Material provided section start
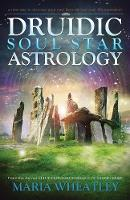 Druidic Soul Star Astrology: A New ...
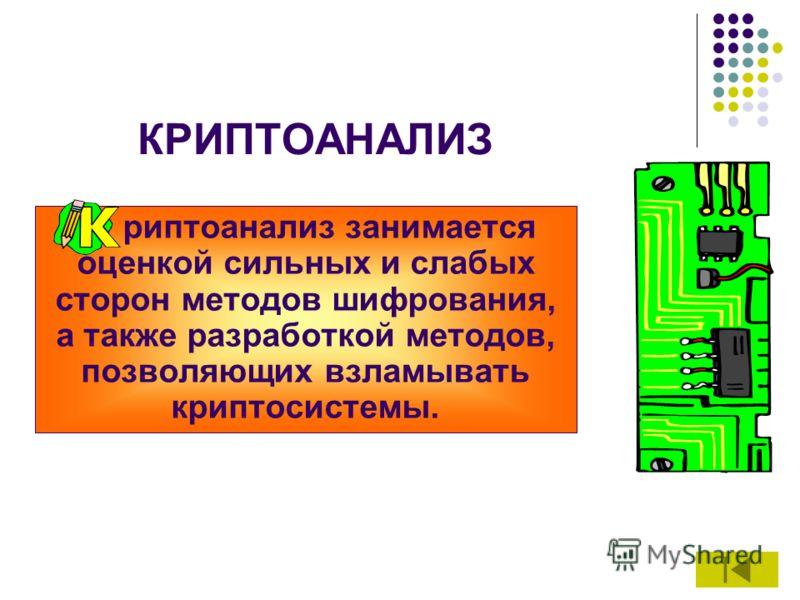 КРИПТОАНАЛИЗ К риптоанализ занимается оценкой сильных и слабых сторон методов шифрования, а также разработкой методов, позволяющих взламывать криптосистемы.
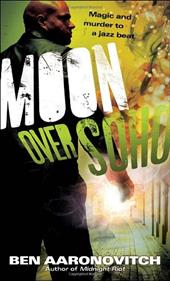 Moon Over Soho - Aaronovitch, Ben
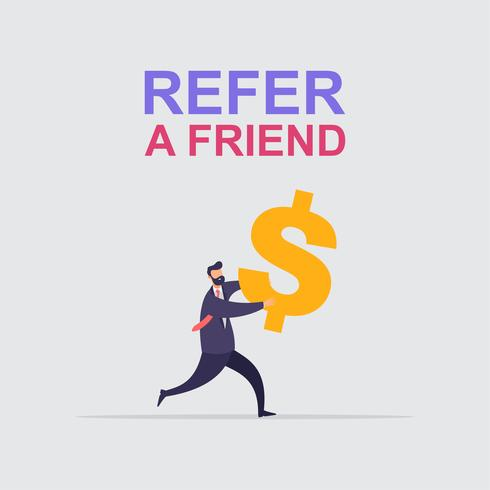Businessman share info about refer a friend to earn cash vector illustration concept.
Material provided section end
Restate the full listing word for word, excluding images.

Finished exercise:
 Druidic Soul Star Astrology: A New ...
 КРИПТОАНАЛИЗ К риптоанализ занимается оценкой сильных и слабых сторон методов шифрования, а также разработкой методов, позволяющих взламывать криптосистемы.
 Moon Over Soho - Aaronovitch, Ben
Businessman share info about refer a friend to earn cash vector illustration concept.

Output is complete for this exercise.